### EXERCISE GOAL
Please copy out, word for word, the stretch of the records from the line containing "How distant from" through the end of the records.

### STORED RECORDS
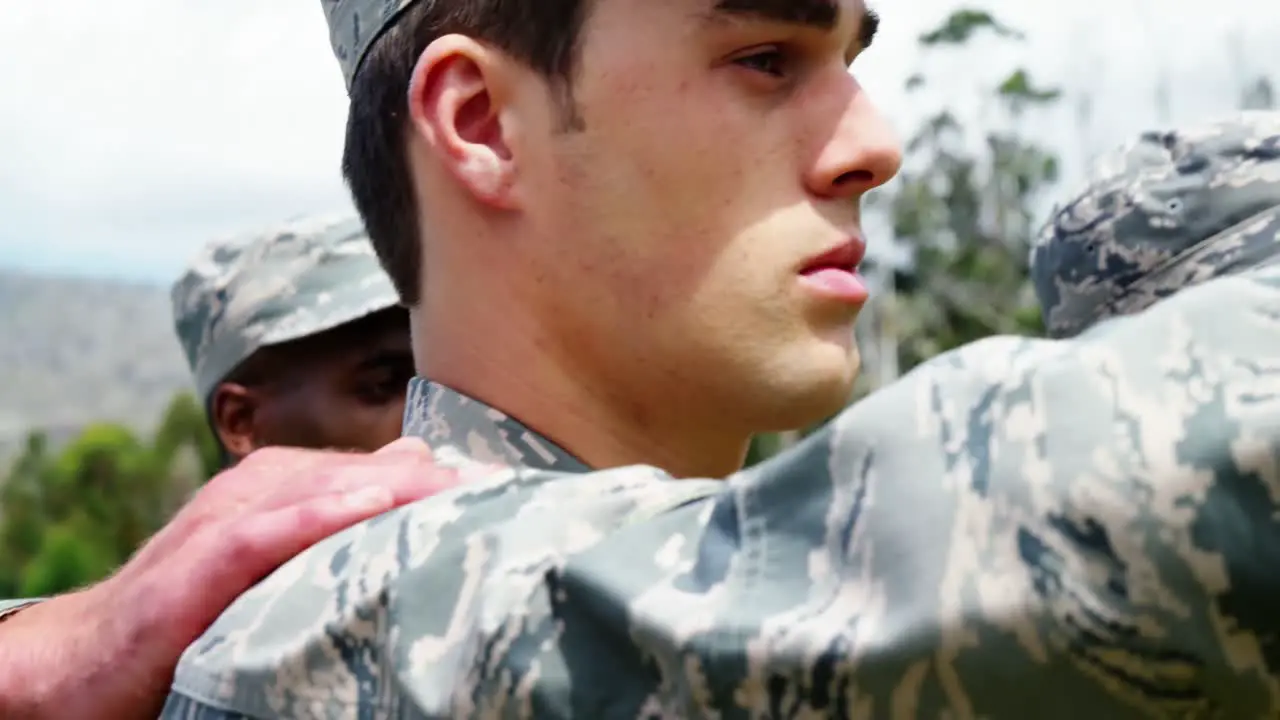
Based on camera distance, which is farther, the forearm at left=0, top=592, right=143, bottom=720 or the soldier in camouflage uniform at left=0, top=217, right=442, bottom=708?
the soldier in camouflage uniform at left=0, top=217, right=442, bottom=708

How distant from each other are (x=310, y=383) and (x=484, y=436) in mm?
1879

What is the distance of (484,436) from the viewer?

### EXERCISE SOLUTION
How distant from each other are (x=310, y=383) and (x=484, y=436) in mm?
1879

What is the distance of (484,436) from the viewer?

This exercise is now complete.